[BEGIN Quoted passage]

Any of you please might help me with this??
The formula is:
W = 2[ sinh^-1 (h/a) - C(2ba, 2bh) - jS(2ba, 2bh) ]
+ (j/bh) *(1 - e^(-jbh)),
where b = 57.8, h = 25 mm (0.025 m), a = 0.5 mm (0.0005 m).
C(x, y) and S(x, y) are the generalized cosine and sine integrals defined as:
C(x, y) = Integral [ cos y / t^y dt], with 0-x as integration borders
S(x, y) = Integral [ sin y / t^y dt], with 0-x as integration borders
I have been trying to calculate the S(x, y) like (same for the C(x, y)):
b = 57.8;
h = 0.025; % 25 mm
a = 0.0005; % 5 mm
k = 2* b * h;
l = 2 * b * a;
fun = @(x) sin(x) ./ (x.^k);
q = integral (fun, 0, l);
but it doesn't work.
Can, please, any of you help me with this?

[END Quoted passage]

*Request 1*. Write out the part of the forum post that runs from "Any of you please" to "mm (0.0005 m).", word for word.
*Request 2*.
Please decide whether each statement below agrees with the forum post. Answer yes or no for each, and quote the words from the post that decide it.
(a) The value given for h is 25 mm.
(b) Both C(x, y) and S(x, y) are integrated from 0 to x.
(c) The poster says the attempted calculation of S(x, y) works.
*Request 3*. In the forum post, what value is given for b?

[BEGIN Extracted entries]

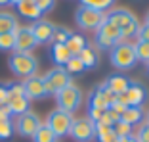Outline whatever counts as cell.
<instances>
[{
  "instance_id": "cell-47",
  "label": "cell",
  "mask_w": 149,
  "mask_h": 142,
  "mask_svg": "<svg viewBox=\"0 0 149 142\" xmlns=\"http://www.w3.org/2000/svg\"><path fill=\"white\" fill-rule=\"evenodd\" d=\"M147 71H149V63H147Z\"/></svg>"
},
{
  "instance_id": "cell-20",
  "label": "cell",
  "mask_w": 149,
  "mask_h": 142,
  "mask_svg": "<svg viewBox=\"0 0 149 142\" xmlns=\"http://www.w3.org/2000/svg\"><path fill=\"white\" fill-rule=\"evenodd\" d=\"M141 119H143V110H141V106H128L126 110H124V113L120 115V121L128 123L130 127L141 123Z\"/></svg>"
},
{
  "instance_id": "cell-32",
  "label": "cell",
  "mask_w": 149,
  "mask_h": 142,
  "mask_svg": "<svg viewBox=\"0 0 149 142\" xmlns=\"http://www.w3.org/2000/svg\"><path fill=\"white\" fill-rule=\"evenodd\" d=\"M13 134V123L10 121H0V140H8Z\"/></svg>"
},
{
  "instance_id": "cell-44",
  "label": "cell",
  "mask_w": 149,
  "mask_h": 142,
  "mask_svg": "<svg viewBox=\"0 0 149 142\" xmlns=\"http://www.w3.org/2000/svg\"><path fill=\"white\" fill-rule=\"evenodd\" d=\"M10 2H12V4H15V6H17L19 2H23V0H10Z\"/></svg>"
},
{
  "instance_id": "cell-25",
  "label": "cell",
  "mask_w": 149,
  "mask_h": 142,
  "mask_svg": "<svg viewBox=\"0 0 149 142\" xmlns=\"http://www.w3.org/2000/svg\"><path fill=\"white\" fill-rule=\"evenodd\" d=\"M79 58H80V62L84 63V67H94L97 63V54H96V50L90 48V46H86V48L79 54Z\"/></svg>"
},
{
  "instance_id": "cell-23",
  "label": "cell",
  "mask_w": 149,
  "mask_h": 142,
  "mask_svg": "<svg viewBox=\"0 0 149 142\" xmlns=\"http://www.w3.org/2000/svg\"><path fill=\"white\" fill-rule=\"evenodd\" d=\"M56 140H57L56 134H54V133H52V131H50L44 123L40 125L38 131L33 134V142H56Z\"/></svg>"
},
{
  "instance_id": "cell-28",
  "label": "cell",
  "mask_w": 149,
  "mask_h": 142,
  "mask_svg": "<svg viewBox=\"0 0 149 142\" xmlns=\"http://www.w3.org/2000/svg\"><path fill=\"white\" fill-rule=\"evenodd\" d=\"M13 48H15V33L0 35V50L2 52H13Z\"/></svg>"
},
{
  "instance_id": "cell-15",
  "label": "cell",
  "mask_w": 149,
  "mask_h": 142,
  "mask_svg": "<svg viewBox=\"0 0 149 142\" xmlns=\"http://www.w3.org/2000/svg\"><path fill=\"white\" fill-rule=\"evenodd\" d=\"M31 33L35 37L36 44H46L52 40V33H54V23L46 21V19H38L31 25Z\"/></svg>"
},
{
  "instance_id": "cell-29",
  "label": "cell",
  "mask_w": 149,
  "mask_h": 142,
  "mask_svg": "<svg viewBox=\"0 0 149 142\" xmlns=\"http://www.w3.org/2000/svg\"><path fill=\"white\" fill-rule=\"evenodd\" d=\"M63 69H65L67 73L71 75V73H80V71H84L86 67H84V63L80 62V58H79V56H71V58H69V62H67L65 65H63Z\"/></svg>"
},
{
  "instance_id": "cell-42",
  "label": "cell",
  "mask_w": 149,
  "mask_h": 142,
  "mask_svg": "<svg viewBox=\"0 0 149 142\" xmlns=\"http://www.w3.org/2000/svg\"><path fill=\"white\" fill-rule=\"evenodd\" d=\"M117 142H138V138L134 136V134H130V136H123V138H118Z\"/></svg>"
},
{
  "instance_id": "cell-4",
  "label": "cell",
  "mask_w": 149,
  "mask_h": 142,
  "mask_svg": "<svg viewBox=\"0 0 149 142\" xmlns=\"http://www.w3.org/2000/svg\"><path fill=\"white\" fill-rule=\"evenodd\" d=\"M73 119L74 117L67 111H61V110H52L46 117V127L56 134V138H61V136H67L71 131V125H73Z\"/></svg>"
},
{
  "instance_id": "cell-40",
  "label": "cell",
  "mask_w": 149,
  "mask_h": 142,
  "mask_svg": "<svg viewBox=\"0 0 149 142\" xmlns=\"http://www.w3.org/2000/svg\"><path fill=\"white\" fill-rule=\"evenodd\" d=\"M8 104V84H0V106Z\"/></svg>"
},
{
  "instance_id": "cell-34",
  "label": "cell",
  "mask_w": 149,
  "mask_h": 142,
  "mask_svg": "<svg viewBox=\"0 0 149 142\" xmlns=\"http://www.w3.org/2000/svg\"><path fill=\"white\" fill-rule=\"evenodd\" d=\"M134 136L138 138V142H149V125L143 123L140 129H138V133L134 134Z\"/></svg>"
},
{
  "instance_id": "cell-45",
  "label": "cell",
  "mask_w": 149,
  "mask_h": 142,
  "mask_svg": "<svg viewBox=\"0 0 149 142\" xmlns=\"http://www.w3.org/2000/svg\"><path fill=\"white\" fill-rule=\"evenodd\" d=\"M145 23H149V12H147V18H145Z\"/></svg>"
},
{
  "instance_id": "cell-5",
  "label": "cell",
  "mask_w": 149,
  "mask_h": 142,
  "mask_svg": "<svg viewBox=\"0 0 149 142\" xmlns=\"http://www.w3.org/2000/svg\"><path fill=\"white\" fill-rule=\"evenodd\" d=\"M136 52L134 44L130 42H118L115 48H111V63L117 69H130L136 65Z\"/></svg>"
},
{
  "instance_id": "cell-17",
  "label": "cell",
  "mask_w": 149,
  "mask_h": 142,
  "mask_svg": "<svg viewBox=\"0 0 149 142\" xmlns=\"http://www.w3.org/2000/svg\"><path fill=\"white\" fill-rule=\"evenodd\" d=\"M6 106L10 108L12 115H23L29 111V106H31V100L27 96H15V98H10Z\"/></svg>"
},
{
  "instance_id": "cell-46",
  "label": "cell",
  "mask_w": 149,
  "mask_h": 142,
  "mask_svg": "<svg viewBox=\"0 0 149 142\" xmlns=\"http://www.w3.org/2000/svg\"><path fill=\"white\" fill-rule=\"evenodd\" d=\"M147 125H149V111H147Z\"/></svg>"
},
{
  "instance_id": "cell-35",
  "label": "cell",
  "mask_w": 149,
  "mask_h": 142,
  "mask_svg": "<svg viewBox=\"0 0 149 142\" xmlns=\"http://www.w3.org/2000/svg\"><path fill=\"white\" fill-rule=\"evenodd\" d=\"M35 4H36V8L44 13V12H50V10L56 6V0H35Z\"/></svg>"
},
{
  "instance_id": "cell-37",
  "label": "cell",
  "mask_w": 149,
  "mask_h": 142,
  "mask_svg": "<svg viewBox=\"0 0 149 142\" xmlns=\"http://www.w3.org/2000/svg\"><path fill=\"white\" fill-rule=\"evenodd\" d=\"M101 113H103L101 110H97V108H90V106H88V119H92L94 123H97V121H100Z\"/></svg>"
},
{
  "instance_id": "cell-31",
  "label": "cell",
  "mask_w": 149,
  "mask_h": 142,
  "mask_svg": "<svg viewBox=\"0 0 149 142\" xmlns=\"http://www.w3.org/2000/svg\"><path fill=\"white\" fill-rule=\"evenodd\" d=\"M120 119V117L117 115V113H113L111 110H105L103 113H101V117H100V121H97V125H105V127H113L117 121Z\"/></svg>"
},
{
  "instance_id": "cell-38",
  "label": "cell",
  "mask_w": 149,
  "mask_h": 142,
  "mask_svg": "<svg viewBox=\"0 0 149 142\" xmlns=\"http://www.w3.org/2000/svg\"><path fill=\"white\" fill-rule=\"evenodd\" d=\"M109 110L113 111V113H117L118 117H120V115L124 113V110H126V106H124V104H120V102L117 100V102H113V104H111V108H109Z\"/></svg>"
},
{
  "instance_id": "cell-18",
  "label": "cell",
  "mask_w": 149,
  "mask_h": 142,
  "mask_svg": "<svg viewBox=\"0 0 149 142\" xmlns=\"http://www.w3.org/2000/svg\"><path fill=\"white\" fill-rule=\"evenodd\" d=\"M128 84H130V81H128L124 75H111L109 79L105 81V86L113 94H117V96H118V94H123L124 90L128 89Z\"/></svg>"
},
{
  "instance_id": "cell-26",
  "label": "cell",
  "mask_w": 149,
  "mask_h": 142,
  "mask_svg": "<svg viewBox=\"0 0 149 142\" xmlns=\"http://www.w3.org/2000/svg\"><path fill=\"white\" fill-rule=\"evenodd\" d=\"M134 52H136V60L138 62L149 63V42L138 40L136 44H134Z\"/></svg>"
},
{
  "instance_id": "cell-24",
  "label": "cell",
  "mask_w": 149,
  "mask_h": 142,
  "mask_svg": "<svg viewBox=\"0 0 149 142\" xmlns=\"http://www.w3.org/2000/svg\"><path fill=\"white\" fill-rule=\"evenodd\" d=\"M71 37V31L63 25H54V33H52V42L54 44H65L67 39Z\"/></svg>"
},
{
  "instance_id": "cell-10",
  "label": "cell",
  "mask_w": 149,
  "mask_h": 142,
  "mask_svg": "<svg viewBox=\"0 0 149 142\" xmlns=\"http://www.w3.org/2000/svg\"><path fill=\"white\" fill-rule=\"evenodd\" d=\"M117 102V94H113L105 86V83L97 84L96 89L90 92V108H97V110L105 111L111 108V104Z\"/></svg>"
},
{
  "instance_id": "cell-12",
  "label": "cell",
  "mask_w": 149,
  "mask_h": 142,
  "mask_svg": "<svg viewBox=\"0 0 149 142\" xmlns=\"http://www.w3.org/2000/svg\"><path fill=\"white\" fill-rule=\"evenodd\" d=\"M145 98H147V90H143V86H140L138 83H130L128 89L117 96V100L128 108V106H141Z\"/></svg>"
},
{
  "instance_id": "cell-11",
  "label": "cell",
  "mask_w": 149,
  "mask_h": 142,
  "mask_svg": "<svg viewBox=\"0 0 149 142\" xmlns=\"http://www.w3.org/2000/svg\"><path fill=\"white\" fill-rule=\"evenodd\" d=\"M40 125H42V121L38 119V115L29 110L27 113H23V115H17V119H15V131H17L21 136L33 138V134L38 131Z\"/></svg>"
},
{
  "instance_id": "cell-16",
  "label": "cell",
  "mask_w": 149,
  "mask_h": 142,
  "mask_svg": "<svg viewBox=\"0 0 149 142\" xmlns=\"http://www.w3.org/2000/svg\"><path fill=\"white\" fill-rule=\"evenodd\" d=\"M15 8H17L19 15H23V18H27V19H33V21H38L40 15H42V12L36 8L35 0H23V2H19Z\"/></svg>"
},
{
  "instance_id": "cell-41",
  "label": "cell",
  "mask_w": 149,
  "mask_h": 142,
  "mask_svg": "<svg viewBox=\"0 0 149 142\" xmlns=\"http://www.w3.org/2000/svg\"><path fill=\"white\" fill-rule=\"evenodd\" d=\"M117 140H118V138L115 136L113 129H111V133H109V134H105V136H103V138H100V142H117Z\"/></svg>"
},
{
  "instance_id": "cell-8",
  "label": "cell",
  "mask_w": 149,
  "mask_h": 142,
  "mask_svg": "<svg viewBox=\"0 0 149 142\" xmlns=\"http://www.w3.org/2000/svg\"><path fill=\"white\" fill-rule=\"evenodd\" d=\"M44 81V86H46V92L48 94H57L61 89H65L67 84H71V75L67 73L63 67H54L50 69L46 75L42 77Z\"/></svg>"
},
{
  "instance_id": "cell-36",
  "label": "cell",
  "mask_w": 149,
  "mask_h": 142,
  "mask_svg": "<svg viewBox=\"0 0 149 142\" xmlns=\"http://www.w3.org/2000/svg\"><path fill=\"white\" fill-rule=\"evenodd\" d=\"M138 39L143 40V42H149V23H143V25H140V29H138Z\"/></svg>"
},
{
  "instance_id": "cell-30",
  "label": "cell",
  "mask_w": 149,
  "mask_h": 142,
  "mask_svg": "<svg viewBox=\"0 0 149 142\" xmlns=\"http://www.w3.org/2000/svg\"><path fill=\"white\" fill-rule=\"evenodd\" d=\"M111 129H113V133H115V136H117V138L130 136V134H132V127L128 123H124V121H120V119H118L117 123L111 127Z\"/></svg>"
},
{
  "instance_id": "cell-27",
  "label": "cell",
  "mask_w": 149,
  "mask_h": 142,
  "mask_svg": "<svg viewBox=\"0 0 149 142\" xmlns=\"http://www.w3.org/2000/svg\"><path fill=\"white\" fill-rule=\"evenodd\" d=\"M115 0H80V6H86V8H94L100 10V12H105L107 8L113 6Z\"/></svg>"
},
{
  "instance_id": "cell-7",
  "label": "cell",
  "mask_w": 149,
  "mask_h": 142,
  "mask_svg": "<svg viewBox=\"0 0 149 142\" xmlns=\"http://www.w3.org/2000/svg\"><path fill=\"white\" fill-rule=\"evenodd\" d=\"M118 42H123V39H120V29H118L117 25H113V23H109V21H103L101 27L97 29V33H96V46H100V48H103V50H111V48H115Z\"/></svg>"
},
{
  "instance_id": "cell-21",
  "label": "cell",
  "mask_w": 149,
  "mask_h": 142,
  "mask_svg": "<svg viewBox=\"0 0 149 142\" xmlns=\"http://www.w3.org/2000/svg\"><path fill=\"white\" fill-rule=\"evenodd\" d=\"M50 56H52L54 63L57 67H63L71 58V52L67 50L65 44H52V50H50Z\"/></svg>"
},
{
  "instance_id": "cell-43",
  "label": "cell",
  "mask_w": 149,
  "mask_h": 142,
  "mask_svg": "<svg viewBox=\"0 0 149 142\" xmlns=\"http://www.w3.org/2000/svg\"><path fill=\"white\" fill-rule=\"evenodd\" d=\"M8 4H12L10 0H0V8H4V6H8Z\"/></svg>"
},
{
  "instance_id": "cell-19",
  "label": "cell",
  "mask_w": 149,
  "mask_h": 142,
  "mask_svg": "<svg viewBox=\"0 0 149 142\" xmlns=\"http://www.w3.org/2000/svg\"><path fill=\"white\" fill-rule=\"evenodd\" d=\"M65 46H67V50L71 52V56H79V54H80V52H82V50H84V48L88 46V40L84 39L82 35H77V33H71V37L67 39Z\"/></svg>"
},
{
  "instance_id": "cell-2",
  "label": "cell",
  "mask_w": 149,
  "mask_h": 142,
  "mask_svg": "<svg viewBox=\"0 0 149 142\" xmlns=\"http://www.w3.org/2000/svg\"><path fill=\"white\" fill-rule=\"evenodd\" d=\"M8 65H10V69H12V73L15 77L29 79V77L36 75V69H38V60H36L33 54L13 52V54H10Z\"/></svg>"
},
{
  "instance_id": "cell-3",
  "label": "cell",
  "mask_w": 149,
  "mask_h": 142,
  "mask_svg": "<svg viewBox=\"0 0 149 142\" xmlns=\"http://www.w3.org/2000/svg\"><path fill=\"white\" fill-rule=\"evenodd\" d=\"M56 102H57V110L67 111V113L73 115L74 111L80 108V104H82V90L77 84L71 83L56 94Z\"/></svg>"
},
{
  "instance_id": "cell-1",
  "label": "cell",
  "mask_w": 149,
  "mask_h": 142,
  "mask_svg": "<svg viewBox=\"0 0 149 142\" xmlns=\"http://www.w3.org/2000/svg\"><path fill=\"white\" fill-rule=\"evenodd\" d=\"M105 21L113 23L120 29V39L123 42H126V39L138 35V29H140V23L138 18L128 10H111L109 13H105Z\"/></svg>"
},
{
  "instance_id": "cell-39",
  "label": "cell",
  "mask_w": 149,
  "mask_h": 142,
  "mask_svg": "<svg viewBox=\"0 0 149 142\" xmlns=\"http://www.w3.org/2000/svg\"><path fill=\"white\" fill-rule=\"evenodd\" d=\"M12 119V111H10V108L6 106H0V121H10Z\"/></svg>"
},
{
  "instance_id": "cell-22",
  "label": "cell",
  "mask_w": 149,
  "mask_h": 142,
  "mask_svg": "<svg viewBox=\"0 0 149 142\" xmlns=\"http://www.w3.org/2000/svg\"><path fill=\"white\" fill-rule=\"evenodd\" d=\"M17 18L10 12H0V35L4 33H15L17 31Z\"/></svg>"
},
{
  "instance_id": "cell-33",
  "label": "cell",
  "mask_w": 149,
  "mask_h": 142,
  "mask_svg": "<svg viewBox=\"0 0 149 142\" xmlns=\"http://www.w3.org/2000/svg\"><path fill=\"white\" fill-rule=\"evenodd\" d=\"M15 96H25V90H23V83H12L8 84V100Z\"/></svg>"
},
{
  "instance_id": "cell-9",
  "label": "cell",
  "mask_w": 149,
  "mask_h": 142,
  "mask_svg": "<svg viewBox=\"0 0 149 142\" xmlns=\"http://www.w3.org/2000/svg\"><path fill=\"white\" fill-rule=\"evenodd\" d=\"M69 134L77 142H90L96 138V123L88 117H80V119H73Z\"/></svg>"
},
{
  "instance_id": "cell-6",
  "label": "cell",
  "mask_w": 149,
  "mask_h": 142,
  "mask_svg": "<svg viewBox=\"0 0 149 142\" xmlns=\"http://www.w3.org/2000/svg\"><path fill=\"white\" fill-rule=\"evenodd\" d=\"M74 19H77L79 27L84 29V31H97L101 27V23L105 21V12L80 6V8L77 10V13H74Z\"/></svg>"
},
{
  "instance_id": "cell-13",
  "label": "cell",
  "mask_w": 149,
  "mask_h": 142,
  "mask_svg": "<svg viewBox=\"0 0 149 142\" xmlns=\"http://www.w3.org/2000/svg\"><path fill=\"white\" fill-rule=\"evenodd\" d=\"M36 48V40L31 33V27H17L15 31V48L13 52L21 54H31Z\"/></svg>"
},
{
  "instance_id": "cell-14",
  "label": "cell",
  "mask_w": 149,
  "mask_h": 142,
  "mask_svg": "<svg viewBox=\"0 0 149 142\" xmlns=\"http://www.w3.org/2000/svg\"><path fill=\"white\" fill-rule=\"evenodd\" d=\"M23 90H25V96L29 100H40V98H44L48 94L42 77H38V75H33V77L23 81Z\"/></svg>"
}]
</instances>
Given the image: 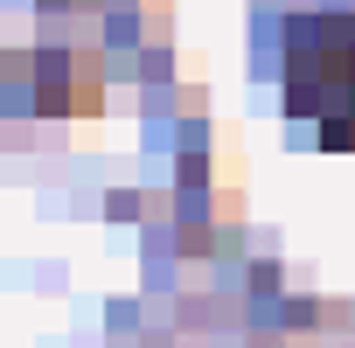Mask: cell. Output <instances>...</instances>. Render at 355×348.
<instances>
[{
  "mask_svg": "<svg viewBox=\"0 0 355 348\" xmlns=\"http://www.w3.org/2000/svg\"><path fill=\"white\" fill-rule=\"evenodd\" d=\"M286 112L327 146H355V15H306L286 35Z\"/></svg>",
  "mask_w": 355,
  "mask_h": 348,
  "instance_id": "6da1fadb",
  "label": "cell"
}]
</instances>
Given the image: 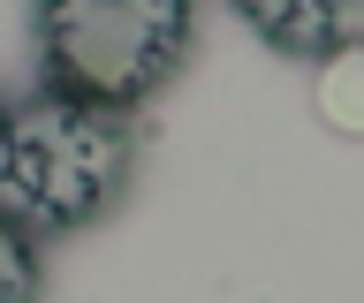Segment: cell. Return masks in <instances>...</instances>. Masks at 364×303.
Returning <instances> with one entry per match:
<instances>
[{
    "mask_svg": "<svg viewBox=\"0 0 364 303\" xmlns=\"http://www.w3.org/2000/svg\"><path fill=\"white\" fill-rule=\"evenodd\" d=\"M190 31H198V0H38L46 84L122 114L182 69Z\"/></svg>",
    "mask_w": 364,
    "mask_h": 303,
    "instance_id": "cell-2",
    "label": "cell"
},
{
    "mask_svg": "<svg viewBox=\"0 0 364 303\" xmlns=\"http://www.w3.org/2000/svg\"><path fill=\"white\" fill-rule=\"evenodd\" d=\"M136 175V129L122 106L46 84L0 106V220L23 235H76L122 205Z\"/></svg>",
    "mask_w": 364,
    "mask_h": 303,
    "instance_id": "cell-1",
    "label": "cell"
},
{
    "mask_svg": "<svg viewBox=\"0 0 364 303\" xmlns=\"http://www.w3.org/2000/svg\"><path fill=\"white\" fill-rule=\"evenodd\" d=\"M46 265H38V235H23L16 220H0V303H38Z\"/></svg>",
    "mask_w": 364,
    "mask_h": 303,
    "instance_id": "cell-4",
    "label": "cell"
},
{
    "mask_svg": "<svg viewBox=\"0 0 364 303\" xmlns=\"http://www.w3.org/2000/svg\"><path fill=\"white\" fill-rule=\"evenodd\" d=\"M235 16L289 61H334L364 46V0H235Z\"/></svg>",
    "mask_w": 364,
    "mask_h": 303,
    "instance_id": "cell-3",
    "label": "cell"
}]
</instances>
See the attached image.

[END Extracted entries]

*Task answer 1*.
Any of you please might help me with this??
The formula is:
W = 2[ sinh^-1 (h/a) - C(2ba, 2bh) - jS(2ba, 2bh) ]
+ (j/bh) *(1 - e^(-jbh)),
where b = 57.8, h = 25 mm (0.025 m), a = 0.5 mm (0.0005 m).

*Task answer 2*.
(a) Yes: "h = 25 mm (0.025 m)"
(b) Yes: "with 0-x as integration borders"
(c) No: "but it doesn't work."

*Task answer 3*. 57.8